Testament of Youth by Vera Brittain
(Non fiction) A magnificent and brilliantly written account by Vera Brittain, of how she was about to go up to Oxford when WW1 broke out. Four years later her life – and the lives of her whole generation – has irretrievably changed. A brilliant suggestion for this Centenary year. (If you liked Crimson Field – this is the real thing and infinitely better)

The Collector of Dying Breaths by M J Rose
A novel of suspense and intrigue set in Florence, Italy – 1533. An orphan, plucked from poverty becomes Catherine de Medici’s perfumer, and brings with him secret recipes not only for exotic fragrances and potent medicines, but also  covert poisons and a formula said to reanimate the dead. Yet he little knows the tragic and personal consequences for which his lethal potions will be responsible.

(The image is by Robert Delunay)



Monday, March 17, 2014

Purple Coo Book Club Spring Read 2014


Only 5 suggestions this time, so choosing your favourite two should be really easy. As always, to vote for your favourite, please make your 1st and 2nd choices in the comments box below then, after a count up, the title of the most popular book will be posted on the Purple Coo main site. It then becomes our Purple Coo Book Club Spring Read for 2014


A Short History of Tractors in Ukrainian by Marina Lewycka
An old man is seduced into marriage by a gold digging glamorous blonde Ukrainian divorcee. Needless to say his grown up family totally disapprove and do their utmost to interfere. Expect some wry smiles, a few out and out laughs and a timely reminder of some parts of Ukraine’s tragic past.

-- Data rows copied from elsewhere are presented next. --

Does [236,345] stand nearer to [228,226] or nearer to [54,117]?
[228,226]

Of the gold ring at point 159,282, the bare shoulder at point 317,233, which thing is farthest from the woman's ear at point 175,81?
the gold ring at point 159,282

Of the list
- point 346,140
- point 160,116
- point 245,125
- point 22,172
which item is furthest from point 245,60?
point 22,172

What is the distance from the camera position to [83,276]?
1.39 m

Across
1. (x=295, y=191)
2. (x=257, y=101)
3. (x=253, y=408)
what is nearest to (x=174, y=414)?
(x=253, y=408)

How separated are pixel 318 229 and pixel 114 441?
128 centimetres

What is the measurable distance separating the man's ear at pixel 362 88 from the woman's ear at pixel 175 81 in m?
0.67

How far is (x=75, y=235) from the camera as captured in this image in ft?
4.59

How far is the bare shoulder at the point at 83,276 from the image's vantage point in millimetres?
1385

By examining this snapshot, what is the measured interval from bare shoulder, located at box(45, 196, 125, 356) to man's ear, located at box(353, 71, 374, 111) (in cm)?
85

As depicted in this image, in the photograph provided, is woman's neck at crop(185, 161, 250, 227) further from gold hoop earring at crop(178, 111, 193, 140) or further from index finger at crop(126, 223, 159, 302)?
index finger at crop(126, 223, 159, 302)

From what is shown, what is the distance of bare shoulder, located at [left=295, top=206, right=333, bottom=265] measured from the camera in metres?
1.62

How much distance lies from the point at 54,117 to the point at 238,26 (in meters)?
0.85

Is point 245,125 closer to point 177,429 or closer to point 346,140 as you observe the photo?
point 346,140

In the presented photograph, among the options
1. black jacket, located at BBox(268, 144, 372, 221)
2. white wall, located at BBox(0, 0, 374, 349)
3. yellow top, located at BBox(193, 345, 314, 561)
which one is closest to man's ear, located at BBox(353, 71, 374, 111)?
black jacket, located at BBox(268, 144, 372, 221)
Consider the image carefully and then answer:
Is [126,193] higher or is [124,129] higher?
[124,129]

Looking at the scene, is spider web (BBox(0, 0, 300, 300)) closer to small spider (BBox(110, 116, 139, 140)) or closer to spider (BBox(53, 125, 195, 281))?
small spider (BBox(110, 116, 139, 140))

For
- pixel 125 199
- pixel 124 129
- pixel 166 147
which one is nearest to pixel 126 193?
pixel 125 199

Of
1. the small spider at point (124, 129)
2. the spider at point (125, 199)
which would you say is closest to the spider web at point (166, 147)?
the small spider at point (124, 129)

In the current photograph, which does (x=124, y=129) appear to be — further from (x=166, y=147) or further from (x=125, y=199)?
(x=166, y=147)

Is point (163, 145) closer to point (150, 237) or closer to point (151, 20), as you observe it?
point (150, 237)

A Teaspoon of Earth and Sea by Dina Nayeri
A multilayered story of twin sisters in Iran and what happens when their paths separate. Un-put-down-able and beautifully written, though it comes with a warning of being rather cruel in parts.

Stoner by John Williams
Despite the title, this isn’t a book about drugs. It’s a profoundly moving story about the life of an unhappily married man - an English professor in a Midwestern university - who’s unlucky in love and frustrated in his career. Doesn’t sound that promising does it? But rest assured it’s a brilliant read.

Tainted Angel by Anne Cleeland
An exhilarating Napoleonic adventure in Regency style. Vida Swanson, both notorious and beautiful, is working as an ‘angel’, trying to coax incriminating secrets from powerful men who may be traitors of the crown. A gripping historical tale of double agents, intrigue and romance.

 The Ghost of Alice Fields by David Cameron
The adopted daughter of a Balkan’s scholar had been killed by a blow to the head. Jude Oswald is profoundly affected when he chances upon the crime scene reconstruction near his Edinburgh home. When he then uses his newspaper column to accuse the murdered girl’s adopted father of her murder, his already troubled life going into free fall.

 The Shock of the Fall by Nathan Filer
A creatively told tale dealing with mental illness and grief (winner of the Costa Book of the Year 2013)
‘I’ll tell you what happened because it will be a good way to introduce my brother. His name’s Simon. I think you’re going to like him. I really do. But in a couple of pages he’ll be dead. And he was never the same after that.’

 (The paintings by Miro but unfortunately I can't remember what it's called.)